- **Document passage**
Monday, May 21, 2018

On ATTN:, attention, Aditi Machado, Harold Abramowitz and Andrea Quaid, and What's Gonna Happen on June 21, 2018

If you're a regular reader of this space, you know about our upcoming project, What Happened on June 21, 2018, in which we're inviting as many people as possible (writers, nonwriters, artists, amateurs, pros, collagists, musicians, whatever) to pay attention with us to a day in June.

While you don't need to register your interest via the google form, we'd love to have you do so in order to plan better.

Really, all you need to do is wake up on June 21 and write about what happens that day, however you understand that question. When you're done, give it a good edit, and send it in to us. (We'll collect these submissions via a google form.)

We'll publish as many of them as we can. We're guessing these will run through, at least, July.

This endeavor comes out of a handful of texts: Christa Wolf's One Day a Yeara special issue of Le Nouvel Observateur featuring 240 writers writing about what happened on April 29, 1994; a brief Nicholson Baker essay reproduced here for that project; and, I suppose, I'm also thinking of some of Juliana Spahr's day poems like this one. While that special issue of Le Nouvel Observateur was a who's who of literary 1994 (click to expand)—


—we're interested in a more democratic, anyone-can-play approach to trying to take a bite out of one day this coming June. So whisper the idea into anyone's ear.

While talking about the project with my friend Farid Matuk he turned me onto the only two issues of an occasional magazine called ATTN:—


—that published an issue devoted to July 31, 2015 and one on April 25, 2016. It appears to be ongoing, but a new one hasn't arisen in some time. To get a copy you'll have to buy one (though they look hard to find...) or, as I did, head on down to your local totally kickass international poetry library (I'm sure you have one where you are, right?). I'd recommend buying a copy or a subscription, and maybe they'll keep this project up.

(Attn ATTN: folks: perhaps you'd like to join us in June? You seem to like an occasion for art.)

The project of ATTN: is similar to ours in its open-endedness, though ATTN: is oriented toward poems and collage-style lo-fi art. Still, it includes a number of what I would call essays, including a lovely piece by Aditi Machado, which I'll reproduce here (click to expand):




I love that it's handwritten—so personal, which is always welcome in an essay, and yet so few of our essays are handwritten or hand-drawn (this one's an exception)—but also because it's going right at some of the questions of attention that interest me: what attention is (especially when it's paid, as we say in our odd turn of phrase, over an extended period) and what relationship it has to perception. What the relationship is between the subjective and objective, which is to say the central question of the essay, being the relationship between self and world or I and eye. Machado's assembly of quotations helps track one way through these questions, and I'd recommend you spend some time with it.

- **Questions**
- A) According to the blog post, which dates were the two issues of ATTN: devoted to?
- B) List every kind of participant the blog post names as invited to pay attention to a day in June.
- C) Extend the blog post about the June 21 project by writing what comes after its final sentence.
The data after this point is separate material, unrelated to the blog post.

- **Collected data**
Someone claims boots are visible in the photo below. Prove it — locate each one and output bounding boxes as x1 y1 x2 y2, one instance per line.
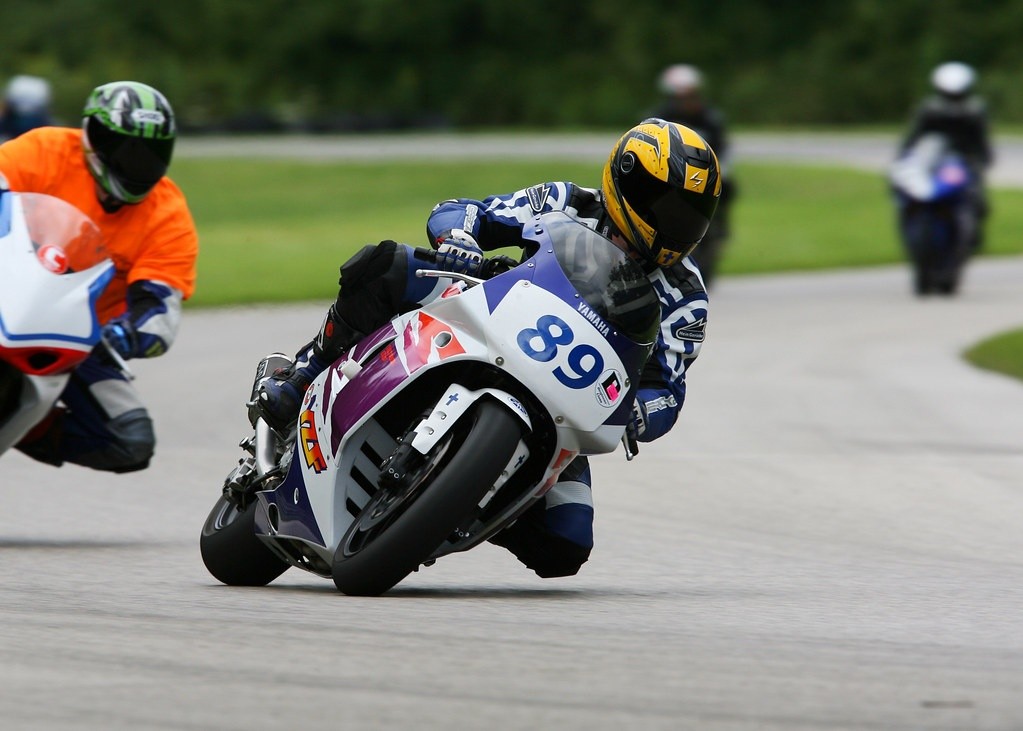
258 300 365 432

- **Exercise results**
- A) July 31, 2015 and April 25, 2016.

- B) Writers, nonwriters, artists, amateurs, pros, collagists, musicians

- C)
I also liked, for only some of the same reasons, this essay by Harold Abramowitz and Andrea Quaid (click to expand):


What is there to say about a day? Does the act of trying to say or think or observe something about a day change the day? "Maybe today was about what we are doing right now, I don't know," they say (it's unclear who is saying what, this being collaborative—and that uncertainty starts to push a little on some of the tenets of nonfiction or the essay in ways that feel worth exploring further). What is today about? What is the point of a day, or of today, or of any day? Is "this day…like a little world"? Is it "like leaving the world alone?" Well, let us find out.

Will your day intersect with the days of others who may be writing or thinking about the contents of that day? How will your days collaborate? How will all our days collaborate? Will they be punctuated by tragedy? (Surely—though the tragedies may or may not register for all or even any of us if they are quiet or far enough away.)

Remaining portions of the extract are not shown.